Comprender la estructura exacta de los identificadores fiscales españoles es esencial para cualquier profesional que trabaje con facturación, contabilidad o administración. Esta guía detalla los formatos oficiales de cada tipo de identificador, explicando cada componente y cómo se relacionan entre sí.
El sistema de identificación fiscal español es uno de los más estructurados de Europa, permitiendo identificar no solo a la persona o entidad, sino también información adicional como el tipo de sociedad o la provincia de registro. Esta información codificada facilita los procesos administrativos y permite detectar errores de formato de manera automática.
El NIF de una persona física española tiene una estructura muy simple pero efectiva. Consta de ocho dígitos numéricos seguidos de una letra de control. Esta letra no es aleatoria, sino que se calcula mediante un algoritmo matemático que permite Revisar si el número es potencialmente válido.
La letra de control se obtiene dividiendo el número del DNI entre 23 y aplicando el resto a una tabla de correspondencia. La secuencia de letras válidas es: T, R, W, A, G, M, Y, F, P, D, X, B, N, J, Z, S, Q, V, H, L, C, K, E. Las letras I, Ñ, O y U no se utilizan para evitar confusiones con números o caracteres similares.
Por ejemplo, para el número 12345678, dividimos entre 23 y obtenemos resto 14. La posición 14 en la tabla (empezando desde 0) corresponde a la letra Z, por lo que el NIF completo sería 12345678Z.
El NIF de persona jurídica, conocido tradicionalmente como CIF, tiene una estructura más compleja que permite codificar información adicional sobre la entidad. Consta de una letra inicial identificativa, dos dígitos de código provincial, cinco dígitos de número secuencial, y un carácter de control final.
La primera letra del NIF de empresa indica su forma jurídica.

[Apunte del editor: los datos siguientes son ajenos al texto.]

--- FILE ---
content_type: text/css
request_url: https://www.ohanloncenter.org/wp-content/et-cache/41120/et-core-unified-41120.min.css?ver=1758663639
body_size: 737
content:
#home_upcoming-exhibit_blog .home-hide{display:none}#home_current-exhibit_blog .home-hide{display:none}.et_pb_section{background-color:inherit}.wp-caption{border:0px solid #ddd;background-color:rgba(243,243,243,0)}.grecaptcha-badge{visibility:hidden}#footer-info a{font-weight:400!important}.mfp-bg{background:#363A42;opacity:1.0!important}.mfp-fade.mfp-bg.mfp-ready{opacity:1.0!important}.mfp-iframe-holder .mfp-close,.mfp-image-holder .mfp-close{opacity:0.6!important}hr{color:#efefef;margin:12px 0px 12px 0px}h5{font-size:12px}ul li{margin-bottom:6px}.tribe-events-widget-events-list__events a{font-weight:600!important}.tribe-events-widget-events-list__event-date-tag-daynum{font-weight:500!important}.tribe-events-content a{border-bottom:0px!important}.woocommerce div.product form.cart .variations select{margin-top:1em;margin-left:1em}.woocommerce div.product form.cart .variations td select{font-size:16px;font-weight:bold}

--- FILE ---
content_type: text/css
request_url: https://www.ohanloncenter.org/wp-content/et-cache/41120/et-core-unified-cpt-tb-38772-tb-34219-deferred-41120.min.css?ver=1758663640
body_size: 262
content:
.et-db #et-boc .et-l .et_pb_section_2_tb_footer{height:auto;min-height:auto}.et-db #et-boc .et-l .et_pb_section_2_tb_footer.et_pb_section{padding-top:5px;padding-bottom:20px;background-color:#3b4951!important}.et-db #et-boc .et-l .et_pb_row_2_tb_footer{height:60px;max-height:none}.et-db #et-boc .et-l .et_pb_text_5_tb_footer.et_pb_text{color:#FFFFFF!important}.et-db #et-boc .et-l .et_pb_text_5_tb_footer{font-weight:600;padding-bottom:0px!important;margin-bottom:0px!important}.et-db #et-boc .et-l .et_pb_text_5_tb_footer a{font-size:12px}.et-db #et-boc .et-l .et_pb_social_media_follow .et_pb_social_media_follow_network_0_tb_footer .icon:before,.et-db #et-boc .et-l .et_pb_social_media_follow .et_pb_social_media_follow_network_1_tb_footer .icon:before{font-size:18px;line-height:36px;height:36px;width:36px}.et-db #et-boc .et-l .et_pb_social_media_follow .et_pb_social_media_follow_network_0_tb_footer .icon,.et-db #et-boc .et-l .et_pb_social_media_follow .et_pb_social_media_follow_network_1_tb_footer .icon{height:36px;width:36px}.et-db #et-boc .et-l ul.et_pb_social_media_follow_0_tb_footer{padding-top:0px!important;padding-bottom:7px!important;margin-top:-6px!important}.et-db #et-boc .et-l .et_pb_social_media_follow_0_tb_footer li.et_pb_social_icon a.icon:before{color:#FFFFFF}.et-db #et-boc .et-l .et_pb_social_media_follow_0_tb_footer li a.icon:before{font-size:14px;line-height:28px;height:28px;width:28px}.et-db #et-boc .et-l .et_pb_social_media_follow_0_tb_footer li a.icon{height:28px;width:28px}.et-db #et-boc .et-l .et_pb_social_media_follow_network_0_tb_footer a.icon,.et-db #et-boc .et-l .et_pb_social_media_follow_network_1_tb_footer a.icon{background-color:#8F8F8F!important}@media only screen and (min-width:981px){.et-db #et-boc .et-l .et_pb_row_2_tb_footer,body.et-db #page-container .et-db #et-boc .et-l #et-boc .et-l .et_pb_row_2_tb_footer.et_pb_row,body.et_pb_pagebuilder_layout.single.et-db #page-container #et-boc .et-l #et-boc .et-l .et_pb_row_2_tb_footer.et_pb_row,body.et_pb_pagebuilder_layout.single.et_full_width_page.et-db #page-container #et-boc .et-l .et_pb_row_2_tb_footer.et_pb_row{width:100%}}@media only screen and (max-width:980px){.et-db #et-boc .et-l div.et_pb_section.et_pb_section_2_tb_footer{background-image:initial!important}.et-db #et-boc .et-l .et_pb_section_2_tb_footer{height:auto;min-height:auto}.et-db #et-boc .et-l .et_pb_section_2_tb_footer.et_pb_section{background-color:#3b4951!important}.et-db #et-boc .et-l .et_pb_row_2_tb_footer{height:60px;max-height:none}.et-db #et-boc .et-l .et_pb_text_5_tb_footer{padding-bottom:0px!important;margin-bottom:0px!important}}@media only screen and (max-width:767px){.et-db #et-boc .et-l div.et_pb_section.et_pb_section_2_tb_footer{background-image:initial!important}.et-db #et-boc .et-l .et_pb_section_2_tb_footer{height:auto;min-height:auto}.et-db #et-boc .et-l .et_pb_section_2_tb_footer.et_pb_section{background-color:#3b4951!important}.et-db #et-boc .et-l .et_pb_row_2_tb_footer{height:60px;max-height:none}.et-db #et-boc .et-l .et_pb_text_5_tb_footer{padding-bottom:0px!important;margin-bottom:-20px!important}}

Las más comunes son A para Sociedades Anónimas y B para Sociedades Limitadas, que representan la gran mayoría de empresas en España. Otras letras identifican cooperativas (F), asociaciones (G), comunidades de propietarios (H), entidades religiosas (R), y organismos públicos (P, Q, S).
Dependiendo del tipo de entidad, el carácter de control puede ser un número (0-9) o una letra (A-J). Las sociedades anónimas (A), limitadas (B) y otras utilizan letra; mientras que algunas entidades públicas y otras formas jurídicas utilizan número. El algoritmo de cálculo implica sumar los dígitos en posiciones pares e impares de forma diferenciada.
Los dos dígitos que siguen a la letra inicial en el NIF de empresa corresponden al código de la provincia donde se inscribió originalmente la entidad. Estos códigos siguen el orden alfabético de las provincias españolas, con algunas excepciones históricas.
Es importante notar que el código provincial indica dónde se registró la empresa inicialmente, no necesariamente dónde tiene su sede actual. Una empresa puede trasladar su domicilio social a otra provincia y mantener el mismo NIF con el código provincial original.
El NIE tiene un formato similar al NIF de persona física, pero comienza con una letra que indica la serie temporal de asignación. Esta letra inicial se considera como un valor numérico para el cálculo de la letra de control final.
Para calcular la letra de control de un NIE, se sustituye la letra inicial por su valor numérico (X=0, Y=1, Z=2), formando así un número de 8 dígitos. Luego se aplica el mismo algoritmo que para el NIF de persona física: división entre 23 y correspondencia con la tabla de letras.